> **REQUIRED TASK**
From the line that has "Observationally speaking, is" down to the final line of the listing below, transcribe every line exactly, and only those.

+ + +

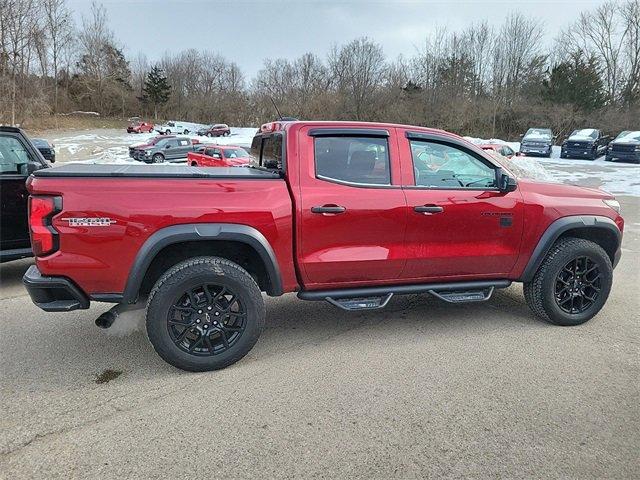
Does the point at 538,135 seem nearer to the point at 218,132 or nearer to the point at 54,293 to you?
the point at 218,132

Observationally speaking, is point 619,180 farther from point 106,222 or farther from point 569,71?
point 569,71

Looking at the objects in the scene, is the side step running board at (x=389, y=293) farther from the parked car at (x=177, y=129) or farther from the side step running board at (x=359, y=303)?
the parked car at (x=177, y=129)

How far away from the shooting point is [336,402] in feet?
9.71

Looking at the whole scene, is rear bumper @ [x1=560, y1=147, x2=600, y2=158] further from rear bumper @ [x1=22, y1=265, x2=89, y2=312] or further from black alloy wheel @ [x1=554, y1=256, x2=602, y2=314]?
rear bumper @ [x1=22, y1=265, x2=89, y2=312]

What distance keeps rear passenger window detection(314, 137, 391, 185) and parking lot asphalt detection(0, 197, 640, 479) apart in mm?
1441

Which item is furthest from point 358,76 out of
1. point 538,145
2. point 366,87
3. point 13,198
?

+ + +

> **COMPLETE RESPONSE**
Observationally speaking, is point 619,180 farther from point 106,222 or farther from point 569,71?
point 569,71

Looking at the objects in the scene, is the side step running board at (x=389, y=293) farther from the parked car at (x=177, y=129) or farther from the side step running board at (x=359, y=303)?
the parked car at (x=177, y=129)

How far away from the shooting point is [336,402] in feet?
9.71

Looking at the whole scene, is rear bumper @ [x1=560, y1=147, x2=600, y2=158] further from rear bumper @ [x1=22, y1=265, x2=89, y2=312] or further from black alloy wheel @ [x1=554, y1=256, x2=602, y2=314]?
rear bumper @ [x1=22, y1=265, x2=89, y2=312]

What distance keeps rear passenger window detection(314, 137, 391, 185) and parking lot asphalt detection(0, 197, 640, 479) apart in mm?
1441

Which item is furthest from point 358,76 out of
1. point 538,145
2. point 366,87
3. point 13,198
?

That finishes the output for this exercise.